Genetic structure in both mtDNA and microsatellites confirmed the presence of two distinct lineages of G. f. fuscipes
in Uganda 
. This genetic differentiation, if associated with differences in physiology, behavior, and/or symbiont composition affecting vector competence 
, could have important implications for the epidemiology of trypanosomiasis, as well as vector control. However, the deep structure of G. f. fuscipes
in Uganda appears to reflect an ancient event that divided northern and southern lineages, and in light of evidence for modern gene flow, is likely to be impermanent.
The isolation of northern and southern lineages, which appear to have diverged on the order of several hundreds of thousands of years before present, may have been facilitated by habitat fragmentation during extreme drought cycles in East Africa that ended only 70,000 years ago 
. Following the Last Glacial Maximum approximately 20,000 years ago 
, a period when Lake Victoria may have been totally dry 
, increasingly moist conditions would have favored the expansion of the riverine species G. f. fuscipes
from dry period refugia. Given the perfect latitudinal partitioning of mitochondrial groups, the two divergent lineages likely expanded into their present distribution via distinct pathways. These paths may have split to the north and south of the Blue and Rwenzori mountain ranges, both of which form a barrier to direct colonization from the west. As evidenced by the distribution of mtDNA haplotypes, these two groups currently meet along a zone of contact extending from Bunghazi (BN) in eastern Uganda to Masindi (MS) in western Uganda. This zone of contact falls to the south of Lake Kyoga, which was formerly proposed as a barrier to gene flow between northern and southern flies 
. Given the absence of obvious alternative geographical barriers to gene flow and the fairly narrow zone of contact, we speculate that northern and southern flies have come into contact only recently.
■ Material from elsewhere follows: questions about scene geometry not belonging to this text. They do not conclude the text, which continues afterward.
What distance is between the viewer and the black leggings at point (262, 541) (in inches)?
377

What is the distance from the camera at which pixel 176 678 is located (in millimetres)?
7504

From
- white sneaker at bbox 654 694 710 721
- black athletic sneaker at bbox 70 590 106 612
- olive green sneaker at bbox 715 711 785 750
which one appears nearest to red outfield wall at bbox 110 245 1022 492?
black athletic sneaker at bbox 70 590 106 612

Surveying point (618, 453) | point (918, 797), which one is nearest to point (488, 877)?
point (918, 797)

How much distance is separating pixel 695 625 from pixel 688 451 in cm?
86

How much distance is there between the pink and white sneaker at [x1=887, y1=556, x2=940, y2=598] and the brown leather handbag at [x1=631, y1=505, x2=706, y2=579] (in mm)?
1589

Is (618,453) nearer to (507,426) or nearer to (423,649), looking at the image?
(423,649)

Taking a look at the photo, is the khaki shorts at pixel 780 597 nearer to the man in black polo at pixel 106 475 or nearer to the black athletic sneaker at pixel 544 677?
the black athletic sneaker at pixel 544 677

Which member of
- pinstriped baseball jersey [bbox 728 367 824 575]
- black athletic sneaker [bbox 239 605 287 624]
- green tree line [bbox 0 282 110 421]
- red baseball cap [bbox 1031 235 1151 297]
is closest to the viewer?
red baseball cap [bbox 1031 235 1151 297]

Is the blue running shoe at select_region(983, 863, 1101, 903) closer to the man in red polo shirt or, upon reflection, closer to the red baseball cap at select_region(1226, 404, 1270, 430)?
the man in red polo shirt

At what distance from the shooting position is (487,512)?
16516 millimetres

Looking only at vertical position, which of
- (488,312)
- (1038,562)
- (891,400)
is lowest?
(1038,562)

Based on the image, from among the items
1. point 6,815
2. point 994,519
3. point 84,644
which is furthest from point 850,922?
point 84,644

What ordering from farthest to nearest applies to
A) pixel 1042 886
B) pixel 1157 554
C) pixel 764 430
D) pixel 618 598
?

At present, evidence for admixture between the northern and southern flies is not uniform along the zone of contact. In Bunghazi (BN), we did not detect any deviation from HWE and almost all flies exhibited a mix of southern and northern ancestry, irrespective of their maternal lineage. In this portion of the contact zone, therefore, no barriers to mating are evident between northern and southern lineages. Given the hybrid dysgenesis observed among cryptic taxa within G. palpalis palpalis 
, this observation warrants experimental confirmation. Elsewhere in the contact zone, flies exhibited genetic signatures consistent with the introgression of a northern mtDNA haplotype into a nuclear background that allied almost exclusively with either southeastern (JN) or western (MS) flies. This scenario is consistent with rare female-biased dispersal into the contact zone from the north and chance amplification of that northern haplotype by drift in a small effective female population. Wolbachia
-induced mating incompatibility could also have played a role in driving the northern lineage to relatively high frequency, a possibility currently being investigated. In Junda (JN) and Masindi (MS), the homogeneous nuclear background did not support admixture of northern and southern flies. However, just north of the contact zone, flies captured along the Nile River at Murchison Falls (MF) and along Lake Kyoga at Bugondo (BG) exhibited strong signals of mixed ancestry, confirming our observation in Bunghazi that gene flow between northern and southern lineages is possible and ongoing.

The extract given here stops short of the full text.